I also will not believe that your fate is an evil one, that the law will grind you between the millstones of guilt and dishonour; but if the law should call you guilty, I still will not believe. Far away I will think of you, and believe in you, dear, masterful, madman friend. Yes, you are a madman, for Michael Clones told me--faith, he loves you well!--that you've been living a gay life in Dublin since you came here, and that the man you are accused of killing was in great part the cause of it.
I think I never saw my mother so troubled in spirit as she is at this time. Of course, she could not feel as I do about you. It isn't that which makes her sad and haggard; it is that we are leaving Ireland behind.
Yes, she and I are saying good-bye to Ireland. That's why I think she might have let me see you before we went; but since it must not be, well, then, it must not. But we shall meet again. In my soul I know that on the hills somewhere far off, as on the first day we met, we shall meet each other once more. Where are we going? Oh, very far! We are going to my Uncle Bryan--Bryan Llyn, in Virginia.
A letter has come from him urging us to make our home with him. You see, my friend--
Then followed the story which Bryan Llyn had told her mother and herself, and she wrote of her mother's decision to go out to the new, great home which her uncle had made among the cotton-fields of the South. When she had finished that part of the tale, she went on as follows:
We shall know your fate only through the letters that will follow us, but I will not believe in your bad luck. Listen to me--why don't you come to America also? Oh, think it over! Don't believe the worst will come. When they release you from prison, innocent and acquitted, cross the ocean and set up your tent under the Stars and Stripes. Think of it! Nearly all those men in America who fought under Washington and won were born in these islands. They took with them to that far land the memory and love of these old homes. You and I would have fought for England and with the British troops, because we detest revolution.

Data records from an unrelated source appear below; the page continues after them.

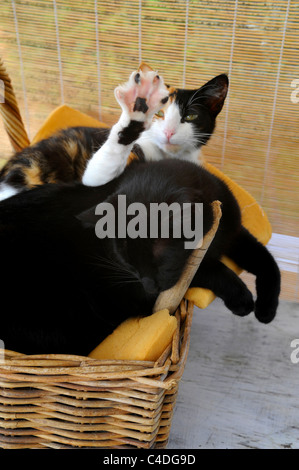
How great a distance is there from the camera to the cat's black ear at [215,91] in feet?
3.52

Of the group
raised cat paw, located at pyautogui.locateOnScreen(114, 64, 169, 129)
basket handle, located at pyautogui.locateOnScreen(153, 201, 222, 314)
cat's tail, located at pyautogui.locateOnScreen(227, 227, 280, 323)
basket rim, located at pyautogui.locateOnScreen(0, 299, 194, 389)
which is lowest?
cat's tail, located at pyautogui.locateOnScreen(227, 227, 280, 323)

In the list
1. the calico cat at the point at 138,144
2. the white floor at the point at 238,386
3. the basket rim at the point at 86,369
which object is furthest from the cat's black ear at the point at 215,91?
the basket rim at the point at 86,369

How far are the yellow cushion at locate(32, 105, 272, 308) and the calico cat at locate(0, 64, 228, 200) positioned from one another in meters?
0.11

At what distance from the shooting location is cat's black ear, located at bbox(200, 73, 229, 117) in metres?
1.07

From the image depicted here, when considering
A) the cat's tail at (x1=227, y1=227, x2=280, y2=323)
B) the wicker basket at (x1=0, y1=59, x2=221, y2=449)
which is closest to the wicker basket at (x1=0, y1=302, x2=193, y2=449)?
the wicker basket at (x1=0, y1=59, x2=221, y2=449)

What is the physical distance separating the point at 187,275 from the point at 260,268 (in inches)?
12.9

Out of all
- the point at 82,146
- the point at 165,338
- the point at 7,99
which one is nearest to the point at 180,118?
the point at 82,146

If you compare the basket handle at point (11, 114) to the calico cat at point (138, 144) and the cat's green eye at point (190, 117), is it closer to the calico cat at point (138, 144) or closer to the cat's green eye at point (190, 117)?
the calico cat at point (138, 144)

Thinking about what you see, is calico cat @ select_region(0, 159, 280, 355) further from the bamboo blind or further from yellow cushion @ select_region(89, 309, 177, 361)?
the bamboo blind

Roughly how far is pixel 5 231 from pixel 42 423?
0.35 metres

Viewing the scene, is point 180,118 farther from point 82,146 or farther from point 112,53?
point 112,53

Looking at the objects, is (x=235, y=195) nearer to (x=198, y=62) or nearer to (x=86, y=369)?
(x=198, y=62)

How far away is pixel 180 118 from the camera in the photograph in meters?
1.12

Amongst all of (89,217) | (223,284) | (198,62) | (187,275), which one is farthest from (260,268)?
(198,62)
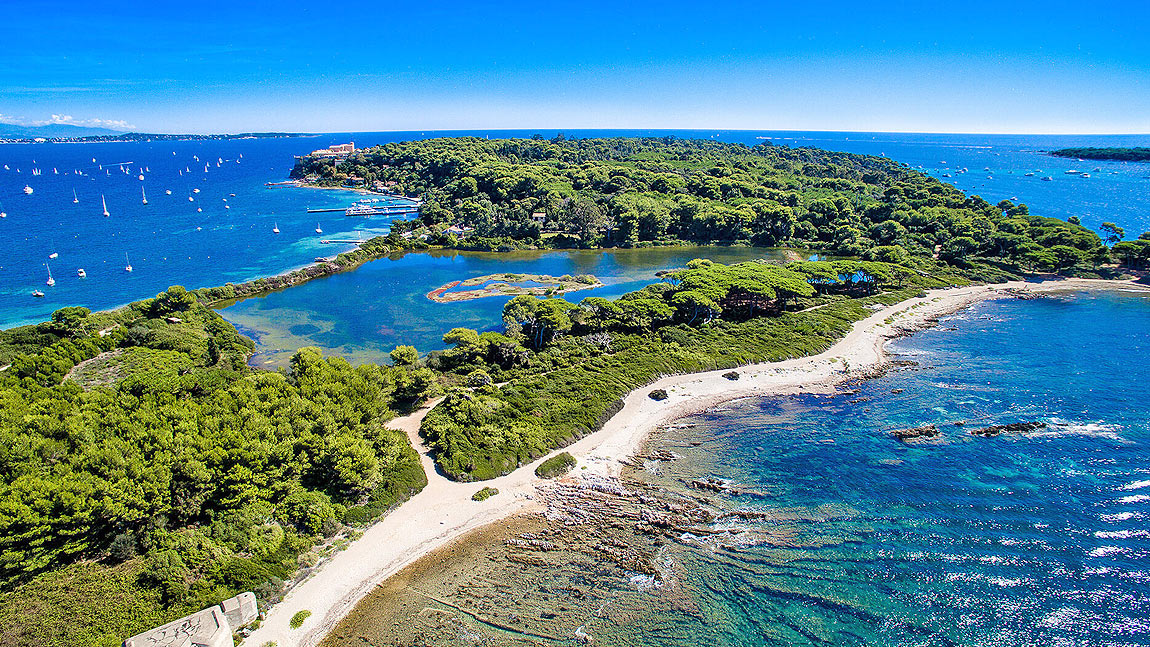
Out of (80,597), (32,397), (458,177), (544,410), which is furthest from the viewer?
(458,177)

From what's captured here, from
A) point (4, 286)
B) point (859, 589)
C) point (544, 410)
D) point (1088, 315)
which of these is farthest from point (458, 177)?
point (859, 589)

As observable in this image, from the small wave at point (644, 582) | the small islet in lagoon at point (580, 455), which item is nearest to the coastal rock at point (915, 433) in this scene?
the small islet in lagoon at point (580, 455)

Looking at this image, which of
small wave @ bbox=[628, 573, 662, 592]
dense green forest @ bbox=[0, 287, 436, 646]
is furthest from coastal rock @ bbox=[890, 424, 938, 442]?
dense green forest @ bbox=[0, 287, 436, 646]

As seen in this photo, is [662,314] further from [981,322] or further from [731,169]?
[731,169]

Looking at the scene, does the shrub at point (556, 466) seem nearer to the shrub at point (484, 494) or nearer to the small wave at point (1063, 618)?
the shrub at point (484, 494)

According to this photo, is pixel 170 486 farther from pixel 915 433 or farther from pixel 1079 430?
pixel 1079 430

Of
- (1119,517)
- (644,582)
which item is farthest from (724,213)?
(644,582)
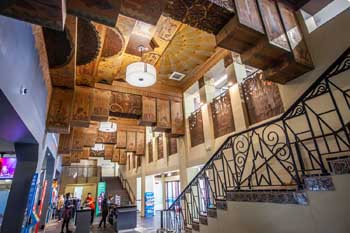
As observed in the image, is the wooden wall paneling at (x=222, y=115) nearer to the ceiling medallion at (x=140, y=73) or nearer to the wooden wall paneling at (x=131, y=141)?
the ceiling medallion at (x=140, y=73)

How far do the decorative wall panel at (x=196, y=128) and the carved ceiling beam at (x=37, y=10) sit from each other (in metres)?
5.07

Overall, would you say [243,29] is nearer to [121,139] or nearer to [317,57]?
[317,57]

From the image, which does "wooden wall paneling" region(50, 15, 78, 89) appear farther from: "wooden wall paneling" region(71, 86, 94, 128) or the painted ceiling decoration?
"wooden wall paneling" region(71, 86, 94, 128)

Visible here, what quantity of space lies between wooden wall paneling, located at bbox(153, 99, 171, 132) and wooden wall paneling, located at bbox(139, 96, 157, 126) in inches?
5.6

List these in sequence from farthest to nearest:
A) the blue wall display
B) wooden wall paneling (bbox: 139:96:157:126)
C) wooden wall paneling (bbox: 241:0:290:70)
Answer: the blue wall display < wooden wall paneling (bbox: 139:96:157:126) < wooden wall paneling (bbox: 241:0:290:70)

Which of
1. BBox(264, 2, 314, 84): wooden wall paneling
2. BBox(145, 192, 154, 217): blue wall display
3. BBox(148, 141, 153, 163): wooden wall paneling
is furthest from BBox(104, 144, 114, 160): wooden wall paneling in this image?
BBox(264, 2, 314, 84): wooden wall paneling

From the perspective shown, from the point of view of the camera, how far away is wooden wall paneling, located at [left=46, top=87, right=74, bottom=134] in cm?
445

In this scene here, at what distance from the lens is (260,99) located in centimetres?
447

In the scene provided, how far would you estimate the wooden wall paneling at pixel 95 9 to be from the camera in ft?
6.26

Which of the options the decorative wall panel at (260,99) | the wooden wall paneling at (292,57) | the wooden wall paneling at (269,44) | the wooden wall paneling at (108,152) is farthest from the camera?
the wooden wall paneling at (108,152)

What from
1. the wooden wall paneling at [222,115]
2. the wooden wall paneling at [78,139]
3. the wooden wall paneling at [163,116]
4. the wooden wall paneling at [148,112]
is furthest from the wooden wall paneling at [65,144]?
the wooden wall paneling at [222,115]

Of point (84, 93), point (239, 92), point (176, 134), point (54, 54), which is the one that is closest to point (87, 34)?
point (54, 54)

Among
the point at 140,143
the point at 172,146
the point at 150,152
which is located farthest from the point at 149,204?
the point at 172,146

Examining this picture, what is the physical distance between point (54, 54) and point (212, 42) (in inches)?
142
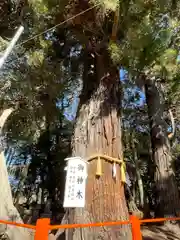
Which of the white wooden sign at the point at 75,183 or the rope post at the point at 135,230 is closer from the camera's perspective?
the rope post at the point at 135,230

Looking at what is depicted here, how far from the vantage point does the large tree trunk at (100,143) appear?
2.69 m

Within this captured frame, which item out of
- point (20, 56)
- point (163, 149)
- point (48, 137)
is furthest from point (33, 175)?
point (20, 56)

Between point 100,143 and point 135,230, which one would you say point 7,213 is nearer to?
point 100,143

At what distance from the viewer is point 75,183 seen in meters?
2.68

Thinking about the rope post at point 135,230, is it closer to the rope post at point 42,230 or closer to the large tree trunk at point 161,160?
the rope post at point 42,230

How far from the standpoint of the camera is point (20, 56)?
13.6 feet

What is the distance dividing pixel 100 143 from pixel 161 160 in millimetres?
3105

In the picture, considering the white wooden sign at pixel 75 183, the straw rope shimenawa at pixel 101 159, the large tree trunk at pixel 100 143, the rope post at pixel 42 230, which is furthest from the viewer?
the straw rope shimenawa at pixel 101 159

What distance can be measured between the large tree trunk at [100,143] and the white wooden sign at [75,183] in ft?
0.57

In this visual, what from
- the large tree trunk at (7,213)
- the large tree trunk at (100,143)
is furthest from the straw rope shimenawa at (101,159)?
the large tree trunk at (7,213)

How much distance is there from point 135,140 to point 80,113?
271 inches

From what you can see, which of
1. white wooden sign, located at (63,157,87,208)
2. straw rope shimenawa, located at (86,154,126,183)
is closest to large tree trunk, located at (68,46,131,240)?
straw rope shimenawa, located at (86,154,126,183)

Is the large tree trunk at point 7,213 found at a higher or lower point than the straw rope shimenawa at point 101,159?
lower

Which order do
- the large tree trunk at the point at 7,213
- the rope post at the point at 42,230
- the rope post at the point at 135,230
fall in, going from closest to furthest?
the rope post at the point at 42,230 → the rope post at the point at 135,230 → the large tree trunk at the point at 7,213
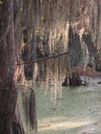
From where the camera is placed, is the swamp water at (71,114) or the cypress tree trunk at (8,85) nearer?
the cypress tree trunk at (8,85)

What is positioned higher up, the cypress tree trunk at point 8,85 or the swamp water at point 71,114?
the cypress tree trunk at point 8,85

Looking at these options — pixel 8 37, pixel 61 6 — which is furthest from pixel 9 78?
pixel 61 6

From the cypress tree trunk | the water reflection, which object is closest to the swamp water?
the water reflection

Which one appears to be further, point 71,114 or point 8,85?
point 71,114

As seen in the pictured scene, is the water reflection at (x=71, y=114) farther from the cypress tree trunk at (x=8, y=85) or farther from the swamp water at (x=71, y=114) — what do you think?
the cypress tree trunk at (x=8, y=85)

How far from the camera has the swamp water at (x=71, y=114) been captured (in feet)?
12.9

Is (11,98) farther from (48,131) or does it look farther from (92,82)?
(92,82)

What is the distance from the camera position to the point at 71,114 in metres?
4.79

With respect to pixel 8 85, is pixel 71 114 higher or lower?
lower

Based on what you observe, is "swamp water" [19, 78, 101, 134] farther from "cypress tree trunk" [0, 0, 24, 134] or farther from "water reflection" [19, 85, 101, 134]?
"cypress tree trunk" [0, 0, 24, 134]

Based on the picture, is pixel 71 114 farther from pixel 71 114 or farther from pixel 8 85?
pixel 8 85

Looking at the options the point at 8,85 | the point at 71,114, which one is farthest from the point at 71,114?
the point at 8,85

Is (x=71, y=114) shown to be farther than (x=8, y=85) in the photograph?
Yes

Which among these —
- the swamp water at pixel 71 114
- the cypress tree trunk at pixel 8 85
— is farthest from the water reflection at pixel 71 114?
the cypress tree trunk at pixel 8 85
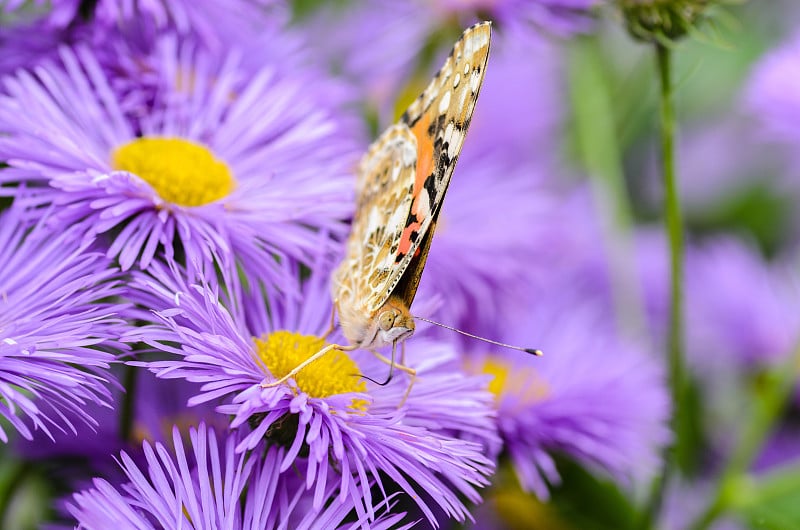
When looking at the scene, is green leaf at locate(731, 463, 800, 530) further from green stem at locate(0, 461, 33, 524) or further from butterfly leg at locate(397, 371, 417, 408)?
green stem at locate(0, 461, 33, 524)

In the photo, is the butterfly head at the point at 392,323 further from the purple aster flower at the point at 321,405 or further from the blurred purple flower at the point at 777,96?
the blurred purple flower at the point at 777,96

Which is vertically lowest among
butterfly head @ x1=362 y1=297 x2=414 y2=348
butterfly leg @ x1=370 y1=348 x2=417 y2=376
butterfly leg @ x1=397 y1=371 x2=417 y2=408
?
butterfly leg @ x1=397 y1=371 x2=417 y2=408

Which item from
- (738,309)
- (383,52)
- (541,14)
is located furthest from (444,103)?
(738,309)

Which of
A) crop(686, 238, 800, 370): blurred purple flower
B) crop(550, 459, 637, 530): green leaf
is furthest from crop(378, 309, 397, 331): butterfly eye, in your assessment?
crop(686, 238, 800, 370): blurred purple flower

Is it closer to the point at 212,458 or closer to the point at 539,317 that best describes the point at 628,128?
the point at 539,317

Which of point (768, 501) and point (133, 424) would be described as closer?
point (133, 424)

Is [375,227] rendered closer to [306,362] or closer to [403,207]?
[403,207]

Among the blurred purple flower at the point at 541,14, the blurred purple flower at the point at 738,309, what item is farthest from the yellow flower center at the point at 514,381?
the blurred purple flower at the point at 738,309
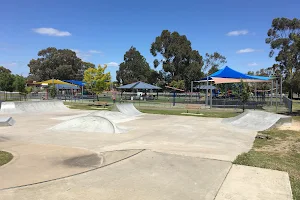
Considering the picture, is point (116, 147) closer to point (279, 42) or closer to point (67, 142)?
point (67, 142)

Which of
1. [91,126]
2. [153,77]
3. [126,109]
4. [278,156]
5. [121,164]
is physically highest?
[153,77]

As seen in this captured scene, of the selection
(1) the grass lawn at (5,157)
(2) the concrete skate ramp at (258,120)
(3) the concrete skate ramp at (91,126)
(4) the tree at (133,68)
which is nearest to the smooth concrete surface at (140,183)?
(1) the grass lawn at (5,157)

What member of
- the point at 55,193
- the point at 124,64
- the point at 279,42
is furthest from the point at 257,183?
the point at 124,64

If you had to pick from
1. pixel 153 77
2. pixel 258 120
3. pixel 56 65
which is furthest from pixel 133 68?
pixel 258 120

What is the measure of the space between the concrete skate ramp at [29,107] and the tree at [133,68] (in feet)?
168

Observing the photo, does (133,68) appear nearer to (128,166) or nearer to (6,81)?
(6,81)

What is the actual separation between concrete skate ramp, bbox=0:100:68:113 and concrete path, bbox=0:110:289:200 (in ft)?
29.1

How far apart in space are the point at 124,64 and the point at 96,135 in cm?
6823

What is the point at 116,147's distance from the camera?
8.32 metres

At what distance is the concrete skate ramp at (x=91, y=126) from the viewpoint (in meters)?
11.2

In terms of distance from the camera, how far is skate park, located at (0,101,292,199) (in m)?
4.68

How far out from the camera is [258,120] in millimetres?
14078

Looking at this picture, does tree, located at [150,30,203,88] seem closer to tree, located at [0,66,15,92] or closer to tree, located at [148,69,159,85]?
tree, located at [148,69,159,85]

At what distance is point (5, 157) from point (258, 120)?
12.0 metres
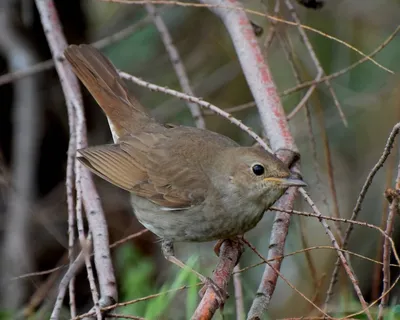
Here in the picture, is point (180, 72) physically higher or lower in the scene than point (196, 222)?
higher

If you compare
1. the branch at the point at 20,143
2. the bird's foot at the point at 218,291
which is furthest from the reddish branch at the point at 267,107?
the branch at the point at 20,143

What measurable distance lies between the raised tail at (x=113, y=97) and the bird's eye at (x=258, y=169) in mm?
1205

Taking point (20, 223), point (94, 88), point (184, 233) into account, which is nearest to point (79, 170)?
point (184, 233)

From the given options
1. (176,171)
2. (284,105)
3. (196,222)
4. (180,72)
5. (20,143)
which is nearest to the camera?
(196,222)

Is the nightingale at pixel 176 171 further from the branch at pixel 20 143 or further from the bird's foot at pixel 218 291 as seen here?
the branch at pixel 20 143

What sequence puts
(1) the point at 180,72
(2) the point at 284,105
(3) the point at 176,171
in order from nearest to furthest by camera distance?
(3) the point at 176,171, (1) the point at 180,72, (2) the point at 284,105

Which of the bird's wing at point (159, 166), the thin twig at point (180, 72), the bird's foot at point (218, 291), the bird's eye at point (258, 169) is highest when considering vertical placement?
the thin twig at point (180, 72)

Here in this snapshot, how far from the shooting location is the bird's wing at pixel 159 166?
3979 mm


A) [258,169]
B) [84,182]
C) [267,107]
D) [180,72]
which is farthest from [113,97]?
[258,169]

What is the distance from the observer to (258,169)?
11.7 feet

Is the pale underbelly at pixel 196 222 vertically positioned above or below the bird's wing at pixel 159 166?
below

Here, in Ireland, we have seen its evils; and yet if we had fought for the Union Jack beyond the mountains of Maine and in the lonely woods, we should, I believe, in the end have said that the freedom fought for by the American States was well won.
So keep this matter in your mind, for my mother and I will soon be gone. She would not let me come to you,--I think I have never seen her so disturbed as when I asked her, and she forbade me to write to you; but I disobey her. Well, this is a sad business. I know my mother has suffered. I know her married life was unhappy, and that her husband--my father-died many a year ago, leaving a dark trail of regret behind him; but, you see, I never knew my father. That was all long ago, and it is a hundred times best forgotten.
Our ship sails for Virginia in three days, and I must go. I will keep looking back to the prison where lies, charged with an evil crime, of which he is not guilty, a young man for whom I shall always carry the spirit of good friendship.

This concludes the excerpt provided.